Masciulli, mai protocollata la lettera d’addio

Svelato il giallo sulle dimissioni dell’assessore: nota nelle mani del sindaco. Restituito l’ultimo stipendio
VASTO. La lettera è stata consegnata al sindaco Luciano Lapenna, ma mai protocollata. È stato svelato l’arcano delle dimissioni dell’avvocato Luigi Masciulli che il 27 aprile scorso ha riconsegnato la delega all’urbanistica, dimettendosi dall’incarico di assessore. L’esponente socialista ha anche provveduto a restituire lo stipendio che gli è stato nel frattempo accreditato - pari a 1.220 euro - e a riconsegnare il cellulare aziendale. È lo stesso interessato a precisarlo, in risposta alla polemica sollevata dall’intergruppo consiliare “Vasto 2016”, che aveva definito una “enorme bufala” la vicenda.

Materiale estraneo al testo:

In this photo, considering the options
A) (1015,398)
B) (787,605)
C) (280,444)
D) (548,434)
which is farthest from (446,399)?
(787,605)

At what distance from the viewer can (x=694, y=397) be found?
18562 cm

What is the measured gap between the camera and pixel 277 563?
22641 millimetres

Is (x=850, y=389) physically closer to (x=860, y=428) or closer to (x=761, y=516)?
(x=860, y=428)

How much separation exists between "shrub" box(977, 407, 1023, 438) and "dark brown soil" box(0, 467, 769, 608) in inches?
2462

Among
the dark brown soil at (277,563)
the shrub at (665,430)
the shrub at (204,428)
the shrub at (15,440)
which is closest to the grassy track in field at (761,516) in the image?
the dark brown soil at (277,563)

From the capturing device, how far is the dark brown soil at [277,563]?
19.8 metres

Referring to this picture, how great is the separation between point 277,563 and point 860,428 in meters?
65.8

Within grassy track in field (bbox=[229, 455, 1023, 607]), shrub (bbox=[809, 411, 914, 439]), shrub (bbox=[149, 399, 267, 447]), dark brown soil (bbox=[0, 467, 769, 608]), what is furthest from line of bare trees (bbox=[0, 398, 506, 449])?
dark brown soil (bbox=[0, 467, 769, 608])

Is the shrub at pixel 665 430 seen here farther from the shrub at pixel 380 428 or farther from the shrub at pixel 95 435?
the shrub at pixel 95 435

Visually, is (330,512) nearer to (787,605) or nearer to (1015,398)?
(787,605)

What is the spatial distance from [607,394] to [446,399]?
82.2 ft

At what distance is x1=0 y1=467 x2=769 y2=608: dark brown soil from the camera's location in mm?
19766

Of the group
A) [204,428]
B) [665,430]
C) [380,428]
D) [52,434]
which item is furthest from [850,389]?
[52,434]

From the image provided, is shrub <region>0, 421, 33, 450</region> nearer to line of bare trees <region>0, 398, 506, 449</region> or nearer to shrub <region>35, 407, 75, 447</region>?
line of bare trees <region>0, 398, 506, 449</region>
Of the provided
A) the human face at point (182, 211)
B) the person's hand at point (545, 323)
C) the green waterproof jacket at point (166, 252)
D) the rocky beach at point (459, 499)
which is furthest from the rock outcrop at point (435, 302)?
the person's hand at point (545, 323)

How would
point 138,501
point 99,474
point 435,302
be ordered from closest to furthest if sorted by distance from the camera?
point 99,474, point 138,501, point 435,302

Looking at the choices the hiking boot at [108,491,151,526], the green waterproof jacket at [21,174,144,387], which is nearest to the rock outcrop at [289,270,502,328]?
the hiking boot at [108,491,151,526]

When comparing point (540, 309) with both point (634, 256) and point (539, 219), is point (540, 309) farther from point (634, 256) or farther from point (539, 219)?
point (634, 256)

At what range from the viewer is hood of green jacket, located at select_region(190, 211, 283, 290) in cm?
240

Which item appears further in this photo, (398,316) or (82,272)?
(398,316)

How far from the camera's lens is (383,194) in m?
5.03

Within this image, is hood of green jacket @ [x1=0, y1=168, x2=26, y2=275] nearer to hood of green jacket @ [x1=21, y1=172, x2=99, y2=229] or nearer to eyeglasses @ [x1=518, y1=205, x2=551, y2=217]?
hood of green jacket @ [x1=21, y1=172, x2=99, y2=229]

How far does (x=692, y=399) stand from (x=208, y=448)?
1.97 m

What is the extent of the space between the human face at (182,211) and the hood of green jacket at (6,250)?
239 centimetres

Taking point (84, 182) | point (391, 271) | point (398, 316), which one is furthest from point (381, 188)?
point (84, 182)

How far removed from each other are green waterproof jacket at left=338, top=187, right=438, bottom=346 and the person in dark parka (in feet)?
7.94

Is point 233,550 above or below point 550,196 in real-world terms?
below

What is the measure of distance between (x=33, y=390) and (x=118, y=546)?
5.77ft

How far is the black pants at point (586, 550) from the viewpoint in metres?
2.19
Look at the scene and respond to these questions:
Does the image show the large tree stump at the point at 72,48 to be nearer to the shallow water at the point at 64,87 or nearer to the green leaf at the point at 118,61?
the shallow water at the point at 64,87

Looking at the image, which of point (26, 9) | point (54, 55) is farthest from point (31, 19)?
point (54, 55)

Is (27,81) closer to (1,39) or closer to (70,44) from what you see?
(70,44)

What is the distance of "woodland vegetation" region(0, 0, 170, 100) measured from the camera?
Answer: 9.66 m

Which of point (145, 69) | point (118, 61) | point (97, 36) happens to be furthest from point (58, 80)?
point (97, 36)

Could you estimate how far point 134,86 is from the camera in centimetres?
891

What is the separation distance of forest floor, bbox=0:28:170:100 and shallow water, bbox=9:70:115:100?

«Le mie dimissioni sono state consegnate nelle mani del sindaco la mattina del 27 aprile scorso, da parte di Luigi Rampa, segretario cittadino del Psi», spiega l’ex assessore, «relativamente alle modalità mi sono semplicemente attenuto, in assenza di una regolamentazione specifica, a quanto previsto dal regolamento per il funzionamento del consiglio comunale di Vasto in merito alle dimissioni dei consiglieri. Una volta ricevuta la mia lettera, il sindaco, da subito, mi ha invitato, e mi sta invitando tuttora, a soprassedere: sicuramente per tale ragione, non ha ancora curato la trasmissione al protocollo. Sta di fatto che il giorno successivo ho provveduto alla riconsegna del telefono cellulare, circostanza agevolmente riscontrabile; non ho più partecipato alle riunioni di giunta; non sono più andato presso gli uffici del settore Urbanistica, circostanze, anche queste, facilmente accertabili; non sono stato più parte delle rappresentanze istituzionali del Comune nelle varie manifestazioni. Per di più», aggiunge l’esponente socialista, «ho provveduto a restituire lo stipendio che mi era stato accreditato con una lettera raccomandata con allegato un assegno postale non trasferibile».
Masciulli coglie l’occasione per togliersi il classico sassolino dalle scarpe. «Io lo stipendio l’ho restituito, non mi risulta che qualcun altro, pochi anni addietro, abbia fatto lo stesso», incalza il legale, «quanto a moralità, onestà e trasparenza, credo, modestamente, di non dover ricevere lezioni da chicchessia. Avrei solo voluto replicare con tempestività alla polemica da quattro soldi di “Vasto 2016”, purtroppo, essendo un libero professionista ed avendo uno studio legale da mandare avanti, non ne ho avuto il tempo. Forse ne avrò quando qualche consigliere vorrà compiacersi di svelarmi il segreto su come si possa condurre una vita agiata senza lavorare o con redditi prossimi allo zero».
Immediata la controreplica del gruppo consiliare “Vasto 2016”: «l’assessore Masciulli è ancora in carica e non lo sa», rilancia Massimo Desiati, «le dimissioni non sono state formalizzate, infatti non esistono al protocollo del Comune».